On Mon, 13 Feb 2017 07:36:31 -0800 (PST), Davide Aguiari
<
gorg...@gmail.com> declaimed the following:
>I can confirm the sensor works with a Cortex M4 microcontroller (Udoo neo
>full) with an Arduino sketch with Adafruit Arduino library.
>Same wires, same jumpers.
>
Well, since you've verified the sensor works, that leaves checking for
activity on the pin(s): oscilloscope, logic analyzer, etc. to see if the
wake up goes out, and if the sensor is sending a pulse train in response.
Based on a datasheet for a DHT-11, the device uses active-low logic.
That means there should be a pull-up resistor somewhere on the data pin (as
I recall, these can be configured internal to the BBB when setting up the
pin mode).

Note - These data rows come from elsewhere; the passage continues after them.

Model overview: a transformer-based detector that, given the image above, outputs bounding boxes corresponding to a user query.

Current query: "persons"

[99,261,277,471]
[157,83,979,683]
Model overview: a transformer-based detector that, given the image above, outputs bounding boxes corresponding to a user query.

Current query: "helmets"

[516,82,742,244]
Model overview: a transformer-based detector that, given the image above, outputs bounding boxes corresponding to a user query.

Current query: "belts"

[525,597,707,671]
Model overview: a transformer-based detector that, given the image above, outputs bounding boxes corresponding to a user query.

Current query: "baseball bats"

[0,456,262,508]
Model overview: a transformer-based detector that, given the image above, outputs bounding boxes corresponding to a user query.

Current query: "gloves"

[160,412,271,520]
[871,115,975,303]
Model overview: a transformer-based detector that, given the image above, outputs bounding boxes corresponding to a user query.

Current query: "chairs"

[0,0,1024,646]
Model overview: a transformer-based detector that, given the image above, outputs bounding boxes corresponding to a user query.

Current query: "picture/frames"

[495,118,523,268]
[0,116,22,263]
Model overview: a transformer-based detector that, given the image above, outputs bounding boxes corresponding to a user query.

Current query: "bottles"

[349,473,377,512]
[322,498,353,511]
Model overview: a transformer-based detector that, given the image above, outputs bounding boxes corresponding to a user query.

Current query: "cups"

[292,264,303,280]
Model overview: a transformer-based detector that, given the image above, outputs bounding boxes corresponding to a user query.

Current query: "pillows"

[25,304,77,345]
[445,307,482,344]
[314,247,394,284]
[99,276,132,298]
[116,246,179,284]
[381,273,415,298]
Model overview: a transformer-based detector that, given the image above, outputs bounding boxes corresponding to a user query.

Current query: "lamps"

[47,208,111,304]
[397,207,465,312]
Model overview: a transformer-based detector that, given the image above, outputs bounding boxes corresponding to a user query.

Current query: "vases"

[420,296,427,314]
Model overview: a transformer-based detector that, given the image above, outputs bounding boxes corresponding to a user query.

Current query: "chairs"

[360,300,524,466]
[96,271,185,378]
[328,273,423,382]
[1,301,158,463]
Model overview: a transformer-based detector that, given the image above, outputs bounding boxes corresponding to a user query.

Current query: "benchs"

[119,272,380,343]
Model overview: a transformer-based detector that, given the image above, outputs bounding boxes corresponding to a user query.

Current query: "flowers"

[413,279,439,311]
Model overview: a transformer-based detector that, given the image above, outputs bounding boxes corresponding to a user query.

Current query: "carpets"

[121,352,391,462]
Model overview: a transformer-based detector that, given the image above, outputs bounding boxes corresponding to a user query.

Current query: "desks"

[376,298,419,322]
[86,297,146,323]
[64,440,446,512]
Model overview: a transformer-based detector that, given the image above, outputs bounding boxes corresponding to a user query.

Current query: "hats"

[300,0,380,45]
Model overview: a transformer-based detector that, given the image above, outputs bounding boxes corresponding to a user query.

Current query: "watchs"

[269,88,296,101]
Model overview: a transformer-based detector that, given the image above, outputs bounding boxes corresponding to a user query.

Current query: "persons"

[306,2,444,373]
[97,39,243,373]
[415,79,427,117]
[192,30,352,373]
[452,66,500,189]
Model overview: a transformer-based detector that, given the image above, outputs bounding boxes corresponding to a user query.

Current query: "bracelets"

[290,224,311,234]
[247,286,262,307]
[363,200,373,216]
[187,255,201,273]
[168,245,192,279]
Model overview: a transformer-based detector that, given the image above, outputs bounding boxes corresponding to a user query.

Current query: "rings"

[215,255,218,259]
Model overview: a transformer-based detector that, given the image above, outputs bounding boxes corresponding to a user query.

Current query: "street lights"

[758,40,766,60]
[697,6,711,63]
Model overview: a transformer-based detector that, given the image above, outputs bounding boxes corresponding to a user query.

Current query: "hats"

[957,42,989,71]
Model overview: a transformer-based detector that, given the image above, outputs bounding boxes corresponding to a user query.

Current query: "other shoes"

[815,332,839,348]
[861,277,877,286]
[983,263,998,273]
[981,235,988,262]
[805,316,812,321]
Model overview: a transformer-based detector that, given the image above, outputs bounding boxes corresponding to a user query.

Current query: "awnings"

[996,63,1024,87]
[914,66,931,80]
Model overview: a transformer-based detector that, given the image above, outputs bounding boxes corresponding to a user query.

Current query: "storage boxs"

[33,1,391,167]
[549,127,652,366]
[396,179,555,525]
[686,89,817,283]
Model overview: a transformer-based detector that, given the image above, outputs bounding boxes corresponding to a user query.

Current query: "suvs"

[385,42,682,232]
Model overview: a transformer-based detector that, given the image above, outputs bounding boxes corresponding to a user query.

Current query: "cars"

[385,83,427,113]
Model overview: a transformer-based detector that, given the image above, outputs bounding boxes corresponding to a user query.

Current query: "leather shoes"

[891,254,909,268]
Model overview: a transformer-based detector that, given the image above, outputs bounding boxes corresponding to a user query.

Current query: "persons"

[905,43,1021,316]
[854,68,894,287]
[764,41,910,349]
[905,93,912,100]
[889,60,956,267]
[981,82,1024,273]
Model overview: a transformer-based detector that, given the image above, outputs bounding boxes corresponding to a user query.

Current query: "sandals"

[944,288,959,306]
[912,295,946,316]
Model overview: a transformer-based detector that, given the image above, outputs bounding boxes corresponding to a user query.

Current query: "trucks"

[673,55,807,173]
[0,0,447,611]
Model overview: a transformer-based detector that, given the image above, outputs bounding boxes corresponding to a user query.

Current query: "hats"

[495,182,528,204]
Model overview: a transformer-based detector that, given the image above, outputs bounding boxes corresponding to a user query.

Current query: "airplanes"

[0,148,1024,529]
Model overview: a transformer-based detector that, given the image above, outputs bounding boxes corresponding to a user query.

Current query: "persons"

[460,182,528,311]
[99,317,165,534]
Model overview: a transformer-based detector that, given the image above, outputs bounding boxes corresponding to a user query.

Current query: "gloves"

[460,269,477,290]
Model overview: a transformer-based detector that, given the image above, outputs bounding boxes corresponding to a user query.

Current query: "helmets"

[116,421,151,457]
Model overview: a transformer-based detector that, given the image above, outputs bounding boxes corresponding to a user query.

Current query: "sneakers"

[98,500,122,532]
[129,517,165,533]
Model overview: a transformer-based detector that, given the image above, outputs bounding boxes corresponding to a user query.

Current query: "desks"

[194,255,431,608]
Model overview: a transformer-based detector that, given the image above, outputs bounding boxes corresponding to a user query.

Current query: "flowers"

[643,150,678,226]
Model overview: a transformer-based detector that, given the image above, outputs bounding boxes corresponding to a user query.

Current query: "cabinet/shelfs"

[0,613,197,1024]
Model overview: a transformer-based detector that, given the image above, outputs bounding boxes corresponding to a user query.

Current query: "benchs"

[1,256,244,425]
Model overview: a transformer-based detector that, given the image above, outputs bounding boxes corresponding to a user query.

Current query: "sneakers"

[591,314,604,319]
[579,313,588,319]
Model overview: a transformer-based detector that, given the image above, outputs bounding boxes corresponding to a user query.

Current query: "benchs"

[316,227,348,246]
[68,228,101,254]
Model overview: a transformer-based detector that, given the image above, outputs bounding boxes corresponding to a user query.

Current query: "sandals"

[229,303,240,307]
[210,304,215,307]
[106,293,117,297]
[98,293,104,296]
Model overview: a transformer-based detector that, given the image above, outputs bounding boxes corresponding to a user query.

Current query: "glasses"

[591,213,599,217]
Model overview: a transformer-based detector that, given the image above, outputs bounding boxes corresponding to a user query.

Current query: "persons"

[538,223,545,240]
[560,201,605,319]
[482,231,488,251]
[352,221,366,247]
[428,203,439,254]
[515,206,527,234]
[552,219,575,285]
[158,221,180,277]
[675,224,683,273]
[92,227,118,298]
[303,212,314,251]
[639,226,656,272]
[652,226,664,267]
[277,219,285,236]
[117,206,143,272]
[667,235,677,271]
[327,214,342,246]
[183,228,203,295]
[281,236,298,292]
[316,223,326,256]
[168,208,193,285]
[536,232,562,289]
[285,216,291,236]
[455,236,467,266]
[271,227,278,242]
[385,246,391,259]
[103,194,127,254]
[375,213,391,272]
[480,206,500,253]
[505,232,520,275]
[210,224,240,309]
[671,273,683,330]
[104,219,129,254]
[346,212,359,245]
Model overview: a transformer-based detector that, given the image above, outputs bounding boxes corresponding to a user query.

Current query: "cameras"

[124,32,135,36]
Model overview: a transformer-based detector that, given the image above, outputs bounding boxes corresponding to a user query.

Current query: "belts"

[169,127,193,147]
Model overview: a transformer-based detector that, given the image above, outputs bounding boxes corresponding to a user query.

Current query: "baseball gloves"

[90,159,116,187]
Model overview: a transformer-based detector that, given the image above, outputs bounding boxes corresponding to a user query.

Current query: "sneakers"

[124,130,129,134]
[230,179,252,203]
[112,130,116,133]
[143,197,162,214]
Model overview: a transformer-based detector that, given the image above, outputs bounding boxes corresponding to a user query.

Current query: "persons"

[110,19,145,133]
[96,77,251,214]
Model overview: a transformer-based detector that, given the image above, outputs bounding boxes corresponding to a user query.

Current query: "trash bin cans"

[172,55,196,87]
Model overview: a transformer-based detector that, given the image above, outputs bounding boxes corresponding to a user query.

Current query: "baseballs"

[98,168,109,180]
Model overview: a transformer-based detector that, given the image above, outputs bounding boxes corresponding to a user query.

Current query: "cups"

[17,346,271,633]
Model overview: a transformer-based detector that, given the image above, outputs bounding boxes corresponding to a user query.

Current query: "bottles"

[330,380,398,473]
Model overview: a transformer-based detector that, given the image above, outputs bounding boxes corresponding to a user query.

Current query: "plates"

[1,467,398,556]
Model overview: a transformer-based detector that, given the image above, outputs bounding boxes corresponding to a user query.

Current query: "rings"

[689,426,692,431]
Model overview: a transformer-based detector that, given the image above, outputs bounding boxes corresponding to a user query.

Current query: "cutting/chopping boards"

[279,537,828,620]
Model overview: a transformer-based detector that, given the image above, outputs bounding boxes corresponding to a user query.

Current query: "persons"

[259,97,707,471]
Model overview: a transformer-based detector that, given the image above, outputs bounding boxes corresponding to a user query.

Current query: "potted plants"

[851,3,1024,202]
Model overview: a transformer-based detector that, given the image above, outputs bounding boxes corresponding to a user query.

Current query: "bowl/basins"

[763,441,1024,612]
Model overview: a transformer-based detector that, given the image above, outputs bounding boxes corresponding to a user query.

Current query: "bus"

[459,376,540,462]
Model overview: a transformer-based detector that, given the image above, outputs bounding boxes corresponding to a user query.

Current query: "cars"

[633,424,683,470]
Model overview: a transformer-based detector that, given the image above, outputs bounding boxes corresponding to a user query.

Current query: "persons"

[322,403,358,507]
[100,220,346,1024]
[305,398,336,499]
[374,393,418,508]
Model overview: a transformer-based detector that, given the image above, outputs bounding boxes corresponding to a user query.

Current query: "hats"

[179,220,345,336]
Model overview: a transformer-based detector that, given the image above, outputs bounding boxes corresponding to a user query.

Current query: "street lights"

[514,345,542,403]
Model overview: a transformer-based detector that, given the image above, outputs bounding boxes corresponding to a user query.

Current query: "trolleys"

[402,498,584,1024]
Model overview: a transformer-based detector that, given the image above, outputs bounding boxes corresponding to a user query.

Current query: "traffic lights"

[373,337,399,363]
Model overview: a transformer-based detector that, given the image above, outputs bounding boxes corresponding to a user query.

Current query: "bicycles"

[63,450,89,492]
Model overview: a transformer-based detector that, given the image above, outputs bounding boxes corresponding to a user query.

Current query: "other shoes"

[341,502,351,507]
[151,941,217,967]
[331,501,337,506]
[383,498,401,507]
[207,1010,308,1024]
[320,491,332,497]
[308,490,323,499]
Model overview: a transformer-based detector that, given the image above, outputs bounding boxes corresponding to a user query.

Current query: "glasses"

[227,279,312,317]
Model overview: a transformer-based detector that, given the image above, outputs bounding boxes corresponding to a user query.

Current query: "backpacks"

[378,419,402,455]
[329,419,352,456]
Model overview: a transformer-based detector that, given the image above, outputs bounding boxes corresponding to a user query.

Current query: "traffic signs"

This can be checked with a DVM -- when the program is NOT
running, the data pin should show 3.3V IF there is a pull-up on it
(unfortunately, DVMs and VOMs are too slow to detect the wake-up -- when
the data line is set to 0V, nor the pulse train response [a VOM may
register a voltage between 0 and 3.3V during the response -- as it
"averages" the high and low periods])
While it won't read the device, you could use the DVM with the sysfs
GPIO access to confirm you have the proper pin... P8_11 is "gpio45"; set to
output, and then set to 1 or 0 and check the voltage for each.